Odia 11 de abril foi triste para a Europa e para as suas instituições. Sancionar que o aborto, ou seja, a morte deliberada do mais indefeso dos seres humanos — por favor, que ninguém lhe chame “apêndice” ou “pedacinho de carne” — chegue a transformar-se num direito fundamental, diz muito sobre a deriva ética em curso. Ainda na segunda-feira passada foi publicada uma declaração do Dicastério para a doutrina da fé, aprovada pelo Papa Francisco, relativa à “dignidade infinita” de cada ser humano e um elenco não exaustivo de violações a que esta dignidade está submetida hoje. Entre tais violações conta-se o aborto.

«É preciso, mais do que nunca, ter a coragem de encarar a verdade, lê-se no documento, que retoma passagens do recente magistério, e de chamar as coisas pelo seu nome, sem ceder a compromissos de comodidade ou à tentação do autoengano... o aborto procurado é o assassínio deliberado e direto, seja qual for o modo da sua atuação, de um ser humano na fase inicial da sua existência, compreendida entre a conceção e o nascimento. Os nascituros são assim os mais indefesos e inocentes de todos, aos quais hoje se quer negar a dignidade humana para poder fazer deles o que se quer, tirando deles a vida e promovendo legislações de modo que ninguém o possa impedir. Deve-se, portanto, afirmar com toda força e clareza, também no nosso tempo, que esta defesa da vida nascente é intimamente ligada à defesa de qualquer direito humano. Supõe a convicção de que um ser humano é sempre sagrado e inviolável, em qualquer situação e em toda a fase do seu desenvolvimento».

Sabe-se que a decisão do Parlamento, para entrar em vigor, requer a ratificação unânime dos 27 países que compõem a União europeia, e a unanimidade neste campo dificilmente será alcançável. Contudo, permanece o sinal: uma Europa silenciosa e cansada, incapaz de pensar com uma só voz em iniciativas diplomáticas para impedir a guerra em curso e o abismo para o qual o mundo caminha a um ritmo cada vez mais rápido; uma Europa incapaz de assumir comunitariamente o drama dos migrantes e a necessidade de os socorrer, impedindo que o Mediterrâneo continue a ser um cemitério, mostrou que uma das suas prioridades consiste em consagrar como direito fundamental europeu uma possibilidade que, de resto, a maioria dos Estados-membros da Ue já permite nas respetivas legislações, nomeadamente o assassinato de mulheres e homens na fase inicial da sua existência.

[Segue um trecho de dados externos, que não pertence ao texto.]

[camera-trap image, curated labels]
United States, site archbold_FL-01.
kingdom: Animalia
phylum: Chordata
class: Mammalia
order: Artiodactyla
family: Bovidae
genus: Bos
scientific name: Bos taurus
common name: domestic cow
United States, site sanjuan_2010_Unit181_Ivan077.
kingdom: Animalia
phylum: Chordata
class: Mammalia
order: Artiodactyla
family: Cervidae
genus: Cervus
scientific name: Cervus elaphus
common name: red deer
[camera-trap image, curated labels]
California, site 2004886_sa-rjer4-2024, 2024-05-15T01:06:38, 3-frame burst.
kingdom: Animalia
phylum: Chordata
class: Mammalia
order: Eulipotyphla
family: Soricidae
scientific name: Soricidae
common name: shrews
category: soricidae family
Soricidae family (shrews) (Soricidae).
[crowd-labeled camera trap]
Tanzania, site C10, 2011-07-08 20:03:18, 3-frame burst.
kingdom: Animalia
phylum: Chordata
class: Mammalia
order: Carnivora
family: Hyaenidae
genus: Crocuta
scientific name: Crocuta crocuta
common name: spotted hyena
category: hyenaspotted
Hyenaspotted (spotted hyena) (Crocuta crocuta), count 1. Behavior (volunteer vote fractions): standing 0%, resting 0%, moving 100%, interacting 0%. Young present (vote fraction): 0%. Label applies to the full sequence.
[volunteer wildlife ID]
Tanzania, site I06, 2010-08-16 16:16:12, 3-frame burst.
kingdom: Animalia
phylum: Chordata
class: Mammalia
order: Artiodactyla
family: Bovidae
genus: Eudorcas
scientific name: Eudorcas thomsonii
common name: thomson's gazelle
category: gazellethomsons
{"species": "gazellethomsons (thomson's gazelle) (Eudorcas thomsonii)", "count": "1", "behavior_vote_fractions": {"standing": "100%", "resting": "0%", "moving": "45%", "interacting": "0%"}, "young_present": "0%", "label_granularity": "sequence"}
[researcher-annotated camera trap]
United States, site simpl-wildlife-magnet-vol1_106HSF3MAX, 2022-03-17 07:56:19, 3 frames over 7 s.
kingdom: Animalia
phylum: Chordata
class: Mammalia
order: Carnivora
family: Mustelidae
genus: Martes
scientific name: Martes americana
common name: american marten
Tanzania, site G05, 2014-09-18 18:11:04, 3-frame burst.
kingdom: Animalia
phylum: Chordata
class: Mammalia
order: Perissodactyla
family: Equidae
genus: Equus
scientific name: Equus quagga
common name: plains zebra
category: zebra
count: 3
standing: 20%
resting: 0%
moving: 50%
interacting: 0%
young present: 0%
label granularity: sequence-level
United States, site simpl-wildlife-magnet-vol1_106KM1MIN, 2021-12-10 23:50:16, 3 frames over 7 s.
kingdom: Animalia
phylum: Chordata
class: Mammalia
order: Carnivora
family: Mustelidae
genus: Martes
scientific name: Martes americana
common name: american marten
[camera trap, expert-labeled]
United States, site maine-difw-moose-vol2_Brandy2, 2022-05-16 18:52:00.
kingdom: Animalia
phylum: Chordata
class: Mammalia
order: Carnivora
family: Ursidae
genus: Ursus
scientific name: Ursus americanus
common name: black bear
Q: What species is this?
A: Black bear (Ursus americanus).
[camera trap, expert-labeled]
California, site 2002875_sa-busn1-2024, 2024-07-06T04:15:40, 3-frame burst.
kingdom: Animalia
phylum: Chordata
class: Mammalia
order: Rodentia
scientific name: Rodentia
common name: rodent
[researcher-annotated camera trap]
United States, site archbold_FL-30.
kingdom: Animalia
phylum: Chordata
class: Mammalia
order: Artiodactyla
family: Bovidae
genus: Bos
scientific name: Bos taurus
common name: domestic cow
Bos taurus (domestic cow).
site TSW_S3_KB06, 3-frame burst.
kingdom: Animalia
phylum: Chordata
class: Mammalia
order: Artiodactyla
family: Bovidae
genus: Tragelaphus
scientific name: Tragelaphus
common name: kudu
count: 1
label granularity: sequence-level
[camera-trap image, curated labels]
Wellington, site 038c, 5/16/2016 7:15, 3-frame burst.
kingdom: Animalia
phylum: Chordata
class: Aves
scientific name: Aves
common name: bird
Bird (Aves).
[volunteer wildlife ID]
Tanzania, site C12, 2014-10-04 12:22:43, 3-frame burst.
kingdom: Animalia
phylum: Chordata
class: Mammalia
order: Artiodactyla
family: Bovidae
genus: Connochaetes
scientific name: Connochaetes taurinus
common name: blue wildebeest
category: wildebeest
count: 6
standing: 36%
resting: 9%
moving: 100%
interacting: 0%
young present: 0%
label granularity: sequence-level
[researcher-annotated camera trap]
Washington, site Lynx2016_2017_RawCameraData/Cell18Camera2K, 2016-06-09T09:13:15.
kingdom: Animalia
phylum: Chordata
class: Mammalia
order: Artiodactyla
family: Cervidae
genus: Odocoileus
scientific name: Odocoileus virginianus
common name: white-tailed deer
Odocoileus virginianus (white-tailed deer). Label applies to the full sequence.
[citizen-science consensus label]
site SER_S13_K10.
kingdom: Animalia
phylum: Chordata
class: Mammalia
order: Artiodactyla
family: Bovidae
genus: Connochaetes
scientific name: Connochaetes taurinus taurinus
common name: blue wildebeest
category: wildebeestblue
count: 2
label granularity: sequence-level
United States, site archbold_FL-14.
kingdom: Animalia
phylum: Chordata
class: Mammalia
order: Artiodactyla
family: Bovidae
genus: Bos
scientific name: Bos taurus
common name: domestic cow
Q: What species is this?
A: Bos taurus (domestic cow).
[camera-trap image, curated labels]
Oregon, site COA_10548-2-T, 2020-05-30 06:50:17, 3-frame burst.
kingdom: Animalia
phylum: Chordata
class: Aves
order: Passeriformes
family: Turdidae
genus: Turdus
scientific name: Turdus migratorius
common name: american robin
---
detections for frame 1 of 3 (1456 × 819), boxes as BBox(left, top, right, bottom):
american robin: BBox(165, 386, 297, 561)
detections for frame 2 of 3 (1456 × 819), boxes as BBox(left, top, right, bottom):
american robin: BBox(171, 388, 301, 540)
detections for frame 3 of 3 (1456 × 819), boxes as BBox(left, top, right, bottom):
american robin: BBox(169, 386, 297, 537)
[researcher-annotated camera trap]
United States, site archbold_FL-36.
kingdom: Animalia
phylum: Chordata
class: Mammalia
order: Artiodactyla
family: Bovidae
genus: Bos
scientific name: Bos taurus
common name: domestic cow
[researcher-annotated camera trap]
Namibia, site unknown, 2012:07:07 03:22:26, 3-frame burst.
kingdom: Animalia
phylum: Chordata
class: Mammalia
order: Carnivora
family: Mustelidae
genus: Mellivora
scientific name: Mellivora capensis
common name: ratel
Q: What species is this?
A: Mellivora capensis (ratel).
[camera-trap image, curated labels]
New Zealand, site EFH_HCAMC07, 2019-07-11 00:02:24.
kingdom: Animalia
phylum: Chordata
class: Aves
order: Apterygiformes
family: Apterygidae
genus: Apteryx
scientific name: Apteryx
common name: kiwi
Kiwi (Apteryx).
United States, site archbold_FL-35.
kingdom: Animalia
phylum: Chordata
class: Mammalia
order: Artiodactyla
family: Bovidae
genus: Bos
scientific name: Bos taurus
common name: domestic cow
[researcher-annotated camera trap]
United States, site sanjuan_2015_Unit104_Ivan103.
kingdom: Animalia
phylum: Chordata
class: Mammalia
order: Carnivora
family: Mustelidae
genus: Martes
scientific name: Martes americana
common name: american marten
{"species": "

Sempre no dia 11, enquanto o Parlamento europeu se preparava para votar sobre o aborto, o Papa, na audiência à plenária da Pontifícia Academia das Ciências Sociais, falou da atual cultura do descarte, que se torna uma cultura de morte que atinge os mais frágeis: «Cada ser humano tem direito a uma vida digna e a desenvolver-se plenamente, “mesmo que tenha um desempenho insuficiente, mesmo que tenha nascido ou crescido com limitações; com efeito, isso não diminui a sua imensa dignidade como pessoa humana, que não se baseia nas circunstâncias, mas sim no valor do seu ser. Quando este princípio elementar não é salvaguardado, não há futuro para a fraternidade, nem para a sobrevivência da humanidade” (Fratelli tutti, n. 107)».